Moroccan novelist, essayist, and critic Abdelfattah Kilito has a new book out in English translation this fall: Arabs and the Art of Storytelling: A Strange Familiarity, co-translated by Mbarek Sryfi and Eric Sellin. Kilito recently exchanged emails with translator and critic Robyn Creswell, who shared the exchange onAesop:
The exchange is wonderfully charming, and ranges from Kilito’s youthful reading to his studies in France to Kilito’s relationship to Borges.
On his own reading:
RC: You haven’t mentioned any Arabic works, but I suppose you read some?
AK: I read just about everything Egyptian and Lebanese writers published. I’m not bragging: there wasn’t much of it. I had a weakness for Taha Husayn. It was thanks to him I discovered that everything was up for grabs and subject to debate—even the great dead authors. Taha Husayn had no mercy, worshipped no one. Even myths weren’t safe. In one sense, it was disillusioning: after Husayn, there was nothing to admire, there were no more heroes. But at the same time I had the impression, while reading him, of becoming intelligent.

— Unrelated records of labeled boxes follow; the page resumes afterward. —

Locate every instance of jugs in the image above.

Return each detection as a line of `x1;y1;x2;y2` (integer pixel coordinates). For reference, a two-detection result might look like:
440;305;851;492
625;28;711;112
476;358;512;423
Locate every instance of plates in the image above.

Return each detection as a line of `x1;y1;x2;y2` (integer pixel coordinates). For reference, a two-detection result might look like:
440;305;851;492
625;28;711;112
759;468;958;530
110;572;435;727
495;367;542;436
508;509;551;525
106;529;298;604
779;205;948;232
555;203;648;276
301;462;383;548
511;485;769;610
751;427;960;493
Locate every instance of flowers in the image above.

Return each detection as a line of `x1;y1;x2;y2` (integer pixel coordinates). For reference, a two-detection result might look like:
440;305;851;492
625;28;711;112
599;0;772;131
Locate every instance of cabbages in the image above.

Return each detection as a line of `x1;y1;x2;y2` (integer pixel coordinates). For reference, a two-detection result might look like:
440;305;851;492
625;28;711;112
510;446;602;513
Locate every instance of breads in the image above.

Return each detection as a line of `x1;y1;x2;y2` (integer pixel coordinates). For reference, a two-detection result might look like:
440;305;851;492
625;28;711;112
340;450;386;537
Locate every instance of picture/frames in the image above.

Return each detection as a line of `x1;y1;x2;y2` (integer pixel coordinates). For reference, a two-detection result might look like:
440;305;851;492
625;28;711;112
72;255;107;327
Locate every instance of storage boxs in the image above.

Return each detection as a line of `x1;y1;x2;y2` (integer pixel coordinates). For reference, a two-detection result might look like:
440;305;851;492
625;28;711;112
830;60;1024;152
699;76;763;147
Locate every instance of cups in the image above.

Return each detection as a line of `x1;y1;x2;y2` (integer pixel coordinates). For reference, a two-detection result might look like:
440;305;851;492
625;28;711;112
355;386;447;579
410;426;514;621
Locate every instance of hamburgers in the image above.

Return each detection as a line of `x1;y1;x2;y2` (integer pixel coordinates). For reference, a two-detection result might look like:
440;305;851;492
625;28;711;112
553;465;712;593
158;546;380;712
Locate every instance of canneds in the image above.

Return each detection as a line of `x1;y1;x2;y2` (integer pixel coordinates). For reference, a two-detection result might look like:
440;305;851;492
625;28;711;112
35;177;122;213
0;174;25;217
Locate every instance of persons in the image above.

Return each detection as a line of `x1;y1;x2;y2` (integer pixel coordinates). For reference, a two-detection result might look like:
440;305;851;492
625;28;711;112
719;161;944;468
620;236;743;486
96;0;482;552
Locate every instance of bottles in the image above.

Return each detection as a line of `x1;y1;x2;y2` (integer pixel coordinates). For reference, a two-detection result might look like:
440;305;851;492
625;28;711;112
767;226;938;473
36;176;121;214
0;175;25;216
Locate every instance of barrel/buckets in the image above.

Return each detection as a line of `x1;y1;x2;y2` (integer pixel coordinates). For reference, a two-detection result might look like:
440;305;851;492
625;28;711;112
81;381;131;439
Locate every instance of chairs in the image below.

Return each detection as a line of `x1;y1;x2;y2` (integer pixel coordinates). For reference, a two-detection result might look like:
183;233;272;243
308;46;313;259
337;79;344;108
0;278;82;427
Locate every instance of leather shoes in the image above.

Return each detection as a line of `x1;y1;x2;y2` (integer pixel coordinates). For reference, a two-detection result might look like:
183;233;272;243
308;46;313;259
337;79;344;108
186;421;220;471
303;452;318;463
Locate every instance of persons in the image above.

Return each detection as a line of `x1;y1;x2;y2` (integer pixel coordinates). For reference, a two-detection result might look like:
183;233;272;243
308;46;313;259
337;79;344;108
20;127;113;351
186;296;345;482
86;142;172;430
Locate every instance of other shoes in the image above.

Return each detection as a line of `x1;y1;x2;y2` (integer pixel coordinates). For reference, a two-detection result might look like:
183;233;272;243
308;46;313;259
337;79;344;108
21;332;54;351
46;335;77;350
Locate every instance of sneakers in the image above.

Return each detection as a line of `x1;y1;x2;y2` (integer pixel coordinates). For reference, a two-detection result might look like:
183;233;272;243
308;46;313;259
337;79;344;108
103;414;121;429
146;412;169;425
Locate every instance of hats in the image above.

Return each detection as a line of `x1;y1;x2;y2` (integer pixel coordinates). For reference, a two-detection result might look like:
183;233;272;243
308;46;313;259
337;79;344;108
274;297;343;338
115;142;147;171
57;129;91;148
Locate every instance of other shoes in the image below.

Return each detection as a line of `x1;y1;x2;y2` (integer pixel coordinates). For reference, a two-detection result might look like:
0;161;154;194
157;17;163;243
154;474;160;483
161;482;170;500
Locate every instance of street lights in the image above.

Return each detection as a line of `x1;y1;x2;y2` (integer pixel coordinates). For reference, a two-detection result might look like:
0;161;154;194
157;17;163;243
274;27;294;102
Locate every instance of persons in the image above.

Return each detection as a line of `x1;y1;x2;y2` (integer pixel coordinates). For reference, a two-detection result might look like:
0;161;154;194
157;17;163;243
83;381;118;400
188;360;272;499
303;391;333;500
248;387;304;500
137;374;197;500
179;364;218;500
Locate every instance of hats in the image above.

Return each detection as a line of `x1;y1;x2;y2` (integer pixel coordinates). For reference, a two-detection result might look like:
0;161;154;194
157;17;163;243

I also liked Tawfiq al-Hakim, though for a different reason. His novel, A Bird of the East, made a deep impression on me. I needed to travel to Paris like him, go to the theaters, visit the museums, fall in love with a French woman. Only in this way, I thought, could I also become a writer.
And on the classics:
RC: Classical Arabic literature is as rich a literary corpus as those of classical Greece or China, yet it’s almost entirely unknown in this country (it might be slightly better known in France). As a lover of this literature, and an expert, what does it have to offer those who have never read it? What do you tell your students (there must be a few skeptics)?
AK: As for the skeptics, I resist the temptation to tell them they don’t know what they’re missing. If people turn up their noses at classical literature, I suppose there are reasons—in the first place, because it’s so strange. Classical literature has its own codes, a particular set of norms. One has to make an effort to read it.